#### [READING PASSAGE]
⁂
FOR IMMEDIATE RELEASE
SAN JOSE – Santa Clara County Board of Supervisors voted unanimously today on to direct County staff to investigate the opportunities and costs associated with subsidizing select life-saving medication for residents of Santa Clara County.
The three subsidized medications are insulin (for diabetes), epinephrine auto-injectors/EpiPens (for anaphylactic allergic reactions), and asthma inhalers (for asthma attacks). Under Santa Clara County Supervisor Joe Simitian’s proposal Valley Medical Center, Better Health Pharmacy, and other partners would be responsible for distributing these medications.
“Insulin, EpiPens and inhalers are not a nice-to-have, but a have-to-have,” said Simitian. “The debate about the high cost of prescription drugs is a complicated one,” said Simitian. “But I know this, no one should have to break the bank in order to afford life-saving medication.”
⁂
#### [SUPPLIED RECORDS]
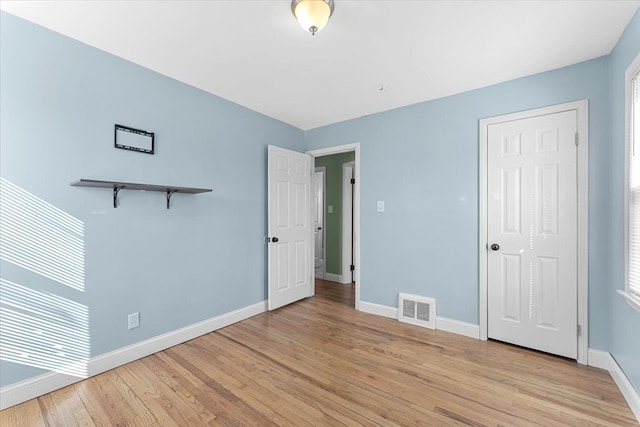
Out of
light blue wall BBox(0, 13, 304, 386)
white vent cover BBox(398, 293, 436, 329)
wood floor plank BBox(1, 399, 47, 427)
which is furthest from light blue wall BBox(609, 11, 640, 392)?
wood floor plank BBox(1, 399, 47, 427)

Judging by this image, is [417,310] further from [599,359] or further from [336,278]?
[336,278]

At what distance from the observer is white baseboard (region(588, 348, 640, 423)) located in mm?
1720

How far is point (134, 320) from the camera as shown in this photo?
2.34 metres

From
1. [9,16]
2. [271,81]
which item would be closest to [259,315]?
[271,81]

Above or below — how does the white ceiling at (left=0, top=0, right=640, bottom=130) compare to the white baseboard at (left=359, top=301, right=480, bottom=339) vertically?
above

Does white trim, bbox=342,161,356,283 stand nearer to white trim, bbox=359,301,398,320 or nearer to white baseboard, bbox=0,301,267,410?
white trim, bbox=359,301,398,320

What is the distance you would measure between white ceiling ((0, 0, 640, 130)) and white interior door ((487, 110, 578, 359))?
1.97 ft

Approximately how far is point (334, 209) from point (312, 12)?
3.74 m

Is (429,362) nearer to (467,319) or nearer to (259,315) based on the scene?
(467,319)

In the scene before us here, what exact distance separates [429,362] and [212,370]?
174cm

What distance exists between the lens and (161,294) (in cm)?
253

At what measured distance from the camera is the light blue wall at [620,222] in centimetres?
176

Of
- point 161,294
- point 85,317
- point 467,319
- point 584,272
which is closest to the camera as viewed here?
point 85,317

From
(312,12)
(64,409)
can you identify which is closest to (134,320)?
(64,409)
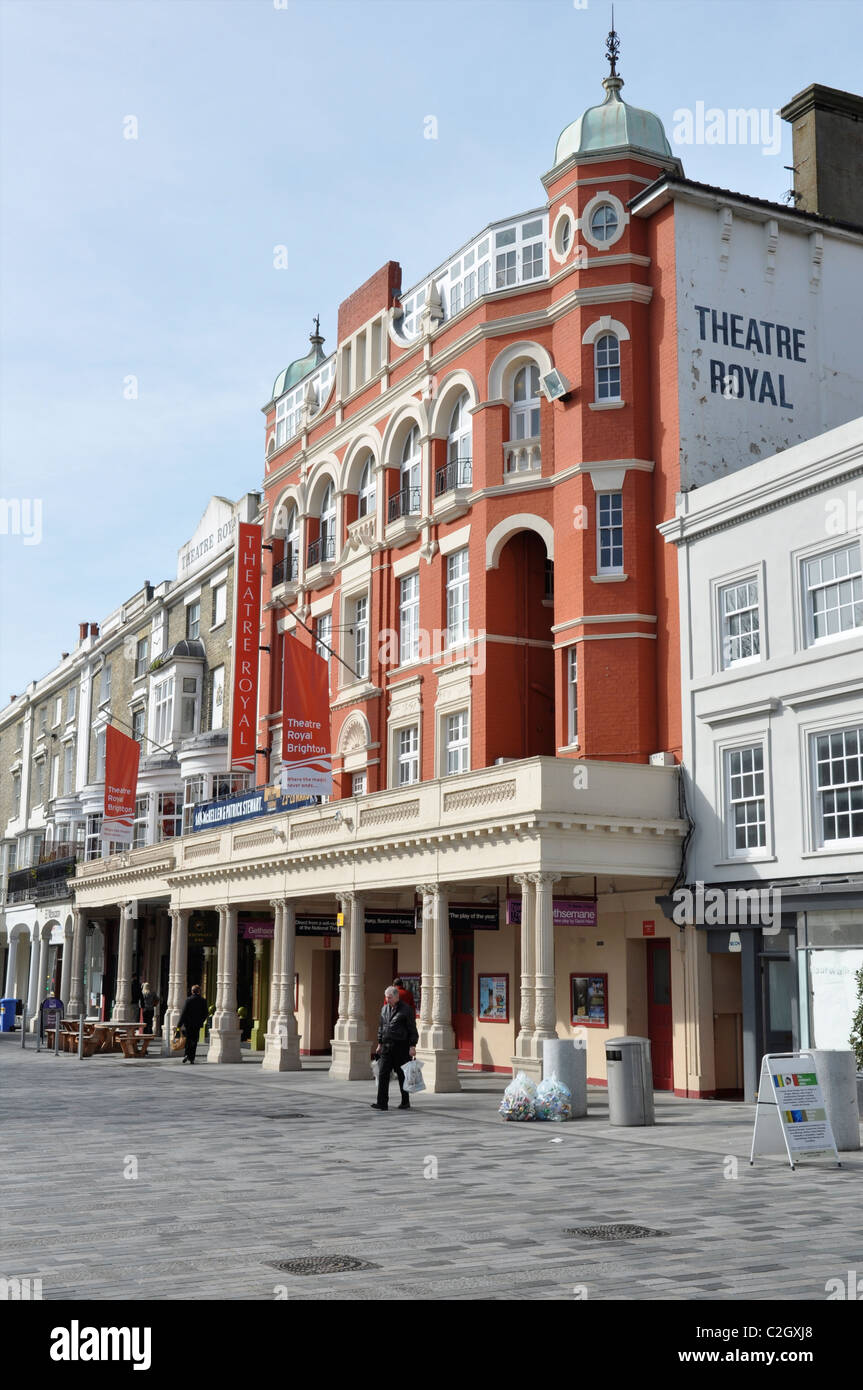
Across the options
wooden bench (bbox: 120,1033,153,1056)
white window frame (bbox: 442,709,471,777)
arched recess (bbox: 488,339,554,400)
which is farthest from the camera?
wooden bench (bbox: 120,1033,153,1056)

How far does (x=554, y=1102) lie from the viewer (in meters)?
19.2

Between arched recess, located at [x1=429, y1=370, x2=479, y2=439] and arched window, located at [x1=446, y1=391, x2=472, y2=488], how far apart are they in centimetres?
12

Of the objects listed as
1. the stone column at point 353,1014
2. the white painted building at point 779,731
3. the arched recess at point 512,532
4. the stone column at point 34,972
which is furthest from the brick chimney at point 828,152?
the stone column at point 34,972

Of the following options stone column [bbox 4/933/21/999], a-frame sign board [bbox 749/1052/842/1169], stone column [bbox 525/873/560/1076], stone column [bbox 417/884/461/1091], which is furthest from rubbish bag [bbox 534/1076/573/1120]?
stone column [bbox 4/933/21/999]

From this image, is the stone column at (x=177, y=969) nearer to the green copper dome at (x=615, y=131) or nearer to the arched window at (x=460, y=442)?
the arched window at (x=460, y=442)

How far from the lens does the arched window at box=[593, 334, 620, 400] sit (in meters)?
26.5

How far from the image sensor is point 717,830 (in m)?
22.9

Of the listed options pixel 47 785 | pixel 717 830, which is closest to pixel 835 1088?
pixel 717 830

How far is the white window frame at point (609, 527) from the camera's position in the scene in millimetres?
25844

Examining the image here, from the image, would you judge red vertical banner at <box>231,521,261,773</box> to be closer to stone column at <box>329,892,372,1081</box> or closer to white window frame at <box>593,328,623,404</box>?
stone column at <box>329,892,372,1081</box>

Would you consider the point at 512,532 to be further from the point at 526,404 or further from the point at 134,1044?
the point at 134,1044

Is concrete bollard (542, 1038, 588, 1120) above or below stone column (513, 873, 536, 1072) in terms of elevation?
below

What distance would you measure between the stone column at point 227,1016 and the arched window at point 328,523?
991 centimetres

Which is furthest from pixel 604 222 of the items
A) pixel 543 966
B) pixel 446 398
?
pixel 543 966
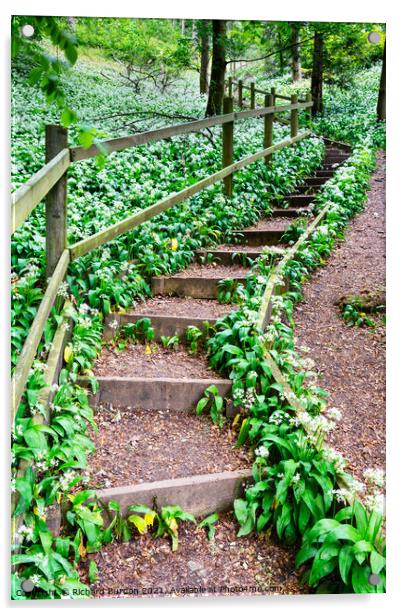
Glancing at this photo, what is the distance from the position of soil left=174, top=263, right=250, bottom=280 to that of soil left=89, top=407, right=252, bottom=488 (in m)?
1.49

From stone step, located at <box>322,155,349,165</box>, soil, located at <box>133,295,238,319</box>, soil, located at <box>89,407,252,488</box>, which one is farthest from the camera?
stone step, located at <box>322,155,349,165</box>

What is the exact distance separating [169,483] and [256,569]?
0.51 metres

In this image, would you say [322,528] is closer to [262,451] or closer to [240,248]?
[262,451]

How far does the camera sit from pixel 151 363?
11.6 feet

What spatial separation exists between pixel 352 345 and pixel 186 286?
4.19 ft

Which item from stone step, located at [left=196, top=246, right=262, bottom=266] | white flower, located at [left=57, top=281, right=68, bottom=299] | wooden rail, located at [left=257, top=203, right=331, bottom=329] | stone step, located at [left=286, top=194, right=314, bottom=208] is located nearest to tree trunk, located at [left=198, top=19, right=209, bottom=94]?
stone step, located at [left=196, top=246, right=262, bottom=266]

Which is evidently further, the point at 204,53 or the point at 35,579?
the point at 204,53

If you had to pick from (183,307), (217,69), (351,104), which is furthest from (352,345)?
(351,104)

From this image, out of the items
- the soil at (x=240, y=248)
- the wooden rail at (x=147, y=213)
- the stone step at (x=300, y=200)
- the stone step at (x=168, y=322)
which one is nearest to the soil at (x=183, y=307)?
the stone step at (x=168, y=322)

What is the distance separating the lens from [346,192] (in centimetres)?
636

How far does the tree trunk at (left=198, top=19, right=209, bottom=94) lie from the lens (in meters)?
3.31

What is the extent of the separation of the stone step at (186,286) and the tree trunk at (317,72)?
5.36 ft

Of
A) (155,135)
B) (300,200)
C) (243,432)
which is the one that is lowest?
(243,432)

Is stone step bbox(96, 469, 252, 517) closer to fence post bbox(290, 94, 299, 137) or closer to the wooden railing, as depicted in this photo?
the wooden railing
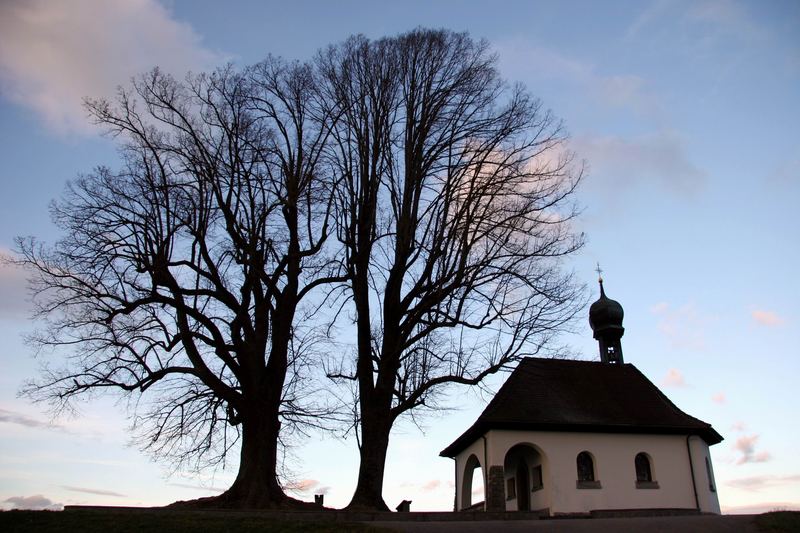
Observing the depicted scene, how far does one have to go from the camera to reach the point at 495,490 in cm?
2142

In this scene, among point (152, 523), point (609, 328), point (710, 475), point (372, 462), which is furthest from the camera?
point (609, 328)

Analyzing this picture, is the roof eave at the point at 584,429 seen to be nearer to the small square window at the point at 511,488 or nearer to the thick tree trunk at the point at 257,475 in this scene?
the small square window at the point at 511,488

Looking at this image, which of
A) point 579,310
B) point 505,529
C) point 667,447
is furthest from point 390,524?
point 667,447

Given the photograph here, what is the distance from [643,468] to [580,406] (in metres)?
3.05

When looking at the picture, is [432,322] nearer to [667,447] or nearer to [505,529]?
[505,529]

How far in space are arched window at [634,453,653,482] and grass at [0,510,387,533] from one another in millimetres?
15147

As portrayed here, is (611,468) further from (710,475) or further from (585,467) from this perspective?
(710,475)

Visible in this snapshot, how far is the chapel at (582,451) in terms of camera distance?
⁂
#### [TASK A]
Which three medications does the press release on the Santa Clara County medication subsidy say would be subsidized?
#### [TASK B]
Resume the press release on the Santa Clara County medication subsidy after its final sentence.

#### [EXERCISE ANSWER A]
Insulin, epinephrine auto-injectors/EpiPens, and asthma inhalers.

#### [EXERCISE ANSWER B]
In the last ten years alone, the price of insulin has tripled, with the average monthly cost topping $450 in 2016. A study in the Journal of the American Medical Association in January of 2019 notes that as many as one in four people with diabetes are cutting back on their doses or skipping them altogether to save money. The results can be fatal.
“Type 1 diabetes requires intensive insulin therapy in order to stay healthy. Without it, our children may develop complications like blindness, heart disease and lower leg amputations later in life,” said Alan Kissick, Executive Director of Northern California, American Diabetes Association. “People with diabetes, and their families, have enough to worry about. We are pleased to support this plan that provides access to this life-saving medication.”
Annie Wu, Community Impact Manager for the American Heart Association agreed saying, “Lack of medication affordability threatens to have long-term effects on patients’ health, and risks exacerbating disparities of care by placing many drugs beyond the financial reach of low-income and average-wage families.”
Diabetes, severe allergies, and asthma are chronic, lifelong conditions that are common, and can be well-managed with proper medication, but that can also be catastrophic if not effectively addressed.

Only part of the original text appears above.